WARSAW — Sixteen years after the fall of communism in Europe, former Eastern Bloc countries are stepping up efforts to come to terms with their communist past as secret police archives slowly and partially open.
The European Union’s members from Eastern Europe, and Romania and Bulgaria, which are expected to enter the European Union in 2007, have been faced with why so little has been done to bring to justice those responsible for past crimes by the state security apparatus.
“It is not a process of retaliation. We have governments run by the rule of law,” said Kazimierz Woycicki, from Poland’s Institute of National Remembrance. “I understand this can be inconsistent with the common concept of justice. Some may say, ’We wanted justice, but got the rule of law.’”
Mr. Woycicki was among speakers discussing the history and legacy of the communist security apparatus last week at an international conference in Warsaw, set up by several organizations in Poland, Germany, Czech Republic and Slovakia.

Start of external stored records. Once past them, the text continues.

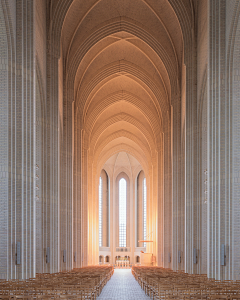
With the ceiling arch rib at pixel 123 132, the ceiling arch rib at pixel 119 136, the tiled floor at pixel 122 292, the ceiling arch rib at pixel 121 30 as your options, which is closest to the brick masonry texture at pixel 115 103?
the ceiling arch rib at pixel 121 30

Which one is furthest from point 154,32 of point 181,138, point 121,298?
point 121,298

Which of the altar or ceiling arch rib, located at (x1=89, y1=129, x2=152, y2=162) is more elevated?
ceiling arch rib, located at (x1=89, y1=129, x2=152, y2=162)

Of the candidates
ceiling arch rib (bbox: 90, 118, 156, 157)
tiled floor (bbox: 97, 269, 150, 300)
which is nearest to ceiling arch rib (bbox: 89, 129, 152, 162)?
ceiling arch rib (bbox: 90, 118, 156, 157)

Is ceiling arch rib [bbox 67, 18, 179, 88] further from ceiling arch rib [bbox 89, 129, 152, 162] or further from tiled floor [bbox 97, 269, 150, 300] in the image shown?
ceiling arch rib [bbox 89, 129, 152, 162]

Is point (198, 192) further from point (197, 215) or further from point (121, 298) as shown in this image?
point (121, 298)

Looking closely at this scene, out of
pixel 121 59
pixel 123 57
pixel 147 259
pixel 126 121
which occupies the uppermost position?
pixel 123 57

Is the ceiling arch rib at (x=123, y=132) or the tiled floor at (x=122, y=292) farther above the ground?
the ceiling arch rib at (x=123, y=132)

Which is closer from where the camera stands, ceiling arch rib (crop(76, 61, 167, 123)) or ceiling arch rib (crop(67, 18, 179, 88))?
ceiling arch rib (crop(67, 18, 179, 88))

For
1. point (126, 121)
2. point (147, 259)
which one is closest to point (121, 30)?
point (126, 121)

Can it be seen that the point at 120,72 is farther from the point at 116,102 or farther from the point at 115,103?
the point at 115,103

Some speakers verified through archival research the abominable record of communist secret police organizations in the new EU countries. Kidnappings, forced collaborations, false imprisonment and killings were accepted institutional practices.
Richard Cummings, former director of security for Radio Free Europe/Radio Liberty, described how secret police carried out a decades-long campaign of threats and violence against Radio Free Europe, including KGB-assisted killings of employees, plots by Czechoslovak agents to poison the staff and an attempt to blow up the station’s Munich headquarters, to be carried out by Carlos the Jackal and assisted by Romanian intelligence services.
In 2005, many former secret police officers seem to have not only escaped justice, but fared well. No formal research has been conducted on their fate or whereabouts, but there are plenty of stories about former communist secret police officers who leveraged their experience and connections to gain unfair advantage in business or slide into political office after 1989, when communism collapsed.
In Romania, for example, the identity of officers from dictator Nicolae Ceausescu’s Securitate have not been revealed. According to a Romanian source close to the archives, the current state security agency is protecting them.
Some countries have made efforts to filter them out, a process known as “lustration.” The Czech Republic, since 1991, has used lustration in attempting to block former agents from ministerial but not elected posts.
Hynek Fajmon, an EU parliament member from the Czech Republic, said lustration is imperfect, but has been an effective legal screening process.
“Without [lustration], we would have full ministries of [former communist agents], because they were sitting there [at the fall of communism], and they would have remained sitting there,” Mr. Fajmon said.